What this means for our community

I know this is a significant amount of change, and it comes at a time when we are already processing a great deal. People you work alongside are affected. Academics, operations, and support services that represent years of commitment by faculty, students, and this institution are changing. I do not view that lightly.

These decisions were made carefully, with data, and with the full implications for real people in our community in mind. Not every decision will feel aligned from every perspective, and I understand that.

The path forward: your role in FY28

As I shared at the Spring Business Forum this week, the path forward to the FY28 budget development will not be defined by a small group alone. The college is forming cross-functional work groups focused on three mitigation strategy areas: Operations, Support Services, and Academics. These groups are intended to create space for employees across the college to contribute ideas, identify solutions, and vet recommendations.

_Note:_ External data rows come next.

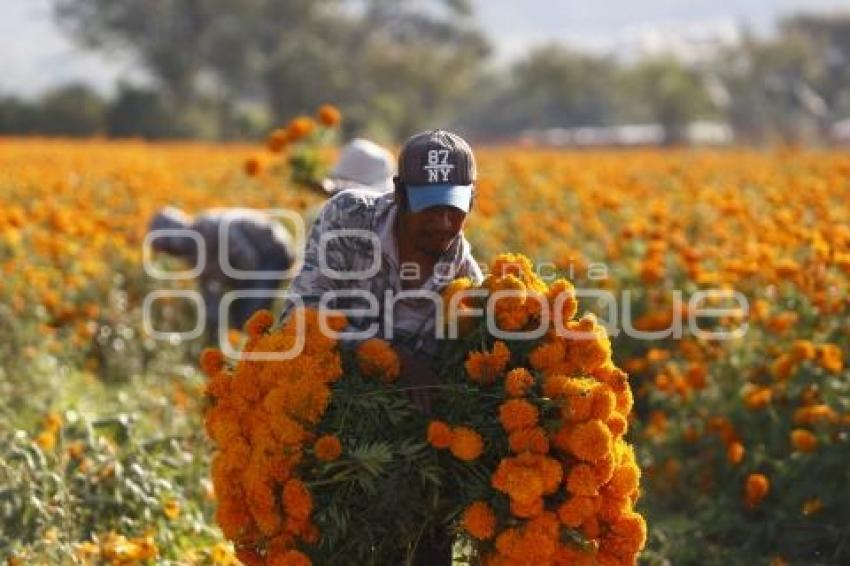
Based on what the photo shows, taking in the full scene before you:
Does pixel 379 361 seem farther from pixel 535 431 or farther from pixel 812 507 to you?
pixel 812 507

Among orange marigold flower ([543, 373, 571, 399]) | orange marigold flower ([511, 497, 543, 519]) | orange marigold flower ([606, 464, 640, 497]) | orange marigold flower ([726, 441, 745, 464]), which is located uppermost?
orange marigold flower ([543, 373, 571, 399])

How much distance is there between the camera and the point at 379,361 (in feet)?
10.9

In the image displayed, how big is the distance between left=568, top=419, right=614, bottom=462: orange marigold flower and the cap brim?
62cm

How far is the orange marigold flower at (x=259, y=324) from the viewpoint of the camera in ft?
11.4

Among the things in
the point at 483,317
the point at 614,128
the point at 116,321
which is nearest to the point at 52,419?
the point at 483,317

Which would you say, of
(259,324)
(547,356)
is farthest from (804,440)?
(259,324)

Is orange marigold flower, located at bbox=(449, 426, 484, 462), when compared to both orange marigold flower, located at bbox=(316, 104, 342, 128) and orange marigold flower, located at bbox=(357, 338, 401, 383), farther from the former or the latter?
orange marigold flower, located at bbox=(316, 104, 342, 128)

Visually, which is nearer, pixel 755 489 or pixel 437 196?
pixel 437 196

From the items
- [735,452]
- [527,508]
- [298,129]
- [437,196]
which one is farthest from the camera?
[298,129]

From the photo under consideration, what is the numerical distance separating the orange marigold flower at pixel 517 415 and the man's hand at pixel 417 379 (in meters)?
0.22

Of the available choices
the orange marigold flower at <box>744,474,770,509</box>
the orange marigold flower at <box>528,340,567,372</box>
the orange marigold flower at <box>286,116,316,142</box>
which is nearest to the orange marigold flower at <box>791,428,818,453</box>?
the orange marigold flower at <box>744,474,770,509</box>

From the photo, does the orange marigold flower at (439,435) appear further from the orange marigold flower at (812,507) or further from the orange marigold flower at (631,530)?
the orange marigold flower at (812,507)

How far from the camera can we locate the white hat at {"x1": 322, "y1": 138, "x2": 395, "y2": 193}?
17.4ft

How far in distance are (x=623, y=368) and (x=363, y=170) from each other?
2054mm
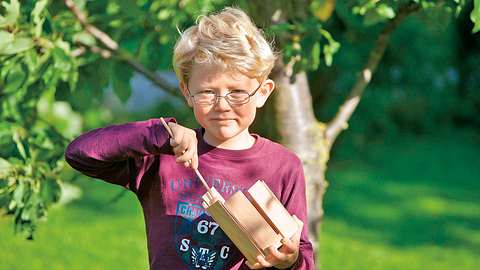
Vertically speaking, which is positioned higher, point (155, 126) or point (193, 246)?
point (155, 126)

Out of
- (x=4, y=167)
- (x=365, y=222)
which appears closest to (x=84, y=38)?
(x=4, y=167)

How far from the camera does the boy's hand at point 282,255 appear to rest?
6.88 feet

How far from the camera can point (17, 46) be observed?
2.95m

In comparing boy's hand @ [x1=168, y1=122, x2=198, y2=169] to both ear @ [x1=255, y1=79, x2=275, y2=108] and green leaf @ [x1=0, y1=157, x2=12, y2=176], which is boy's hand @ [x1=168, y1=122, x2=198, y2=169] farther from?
green leaf @ [x1=0, y1=157, x2=12, y2=176]

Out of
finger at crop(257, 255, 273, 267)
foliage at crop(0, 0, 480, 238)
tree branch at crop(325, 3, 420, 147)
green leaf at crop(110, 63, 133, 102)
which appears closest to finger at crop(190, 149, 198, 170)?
finger at crop(257, 255, 273, 267)

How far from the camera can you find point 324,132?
377cm

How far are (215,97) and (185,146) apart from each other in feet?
0.65

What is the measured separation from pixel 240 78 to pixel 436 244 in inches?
158

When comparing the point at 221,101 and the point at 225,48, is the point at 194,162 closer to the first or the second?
the point at 221,101

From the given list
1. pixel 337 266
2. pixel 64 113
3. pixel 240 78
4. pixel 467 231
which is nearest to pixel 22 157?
pixel 240 78

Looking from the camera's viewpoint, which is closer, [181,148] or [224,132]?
[181,148]

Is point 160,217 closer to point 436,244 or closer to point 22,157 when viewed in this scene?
point 22,157

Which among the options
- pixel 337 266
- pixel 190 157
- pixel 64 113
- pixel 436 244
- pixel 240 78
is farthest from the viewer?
pixel 64 113

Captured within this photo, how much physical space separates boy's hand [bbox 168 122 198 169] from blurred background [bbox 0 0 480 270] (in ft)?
2.94
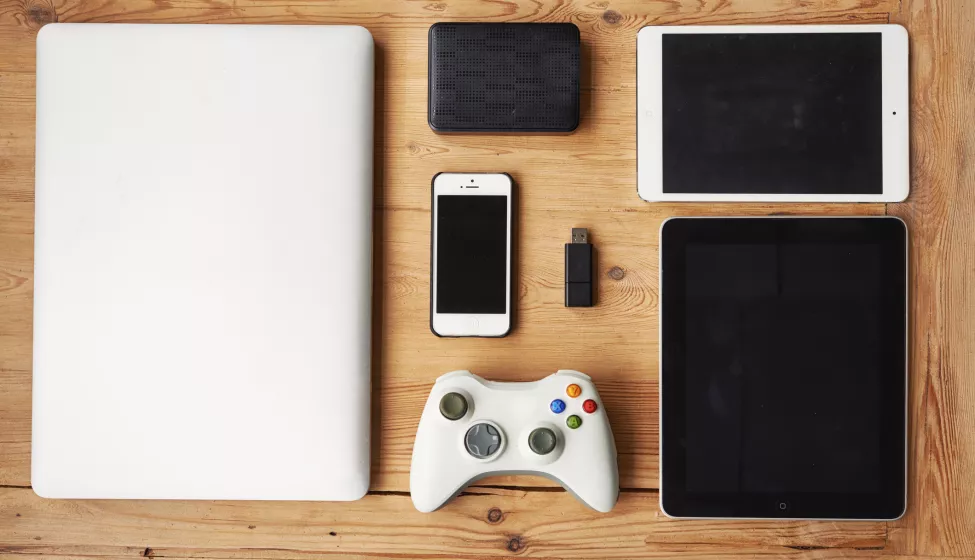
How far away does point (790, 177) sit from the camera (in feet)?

If you are interested in participating, I encourage you to apply here. Your perspective matters to this process.

What will not change

Our commitment to student access, student success, and the quality of our academic programs and services is unwavering. Faculty authority over curriculum and academic standards remains intact. Core student services will continue. The work of our faculty, classified professionals, and managers continues to define the strength of this institution.

Moving forward

These efforts represent the culmination of year one of a three-year effort to achieve fiscal sustainability and reinvestment. Our goal is to create greater stability, clarity, and alignment in how the college operates. Additional structural changes may be necessary as we move forward, and I want to be transparent about that.

I am committed to offsetting the natural unease that comes with change through consistent communication and genuine two-way engagement. You can expect that from me and from the leaders who support you.

Lane has always been an institution that adapts in order to serve. That commitment to adaptation is especially important in difficult moments. I am confident in our ability to move through this period with purpose and continued support for our students and community.

Thank you for the ways in which you continue to show up for students and for each other.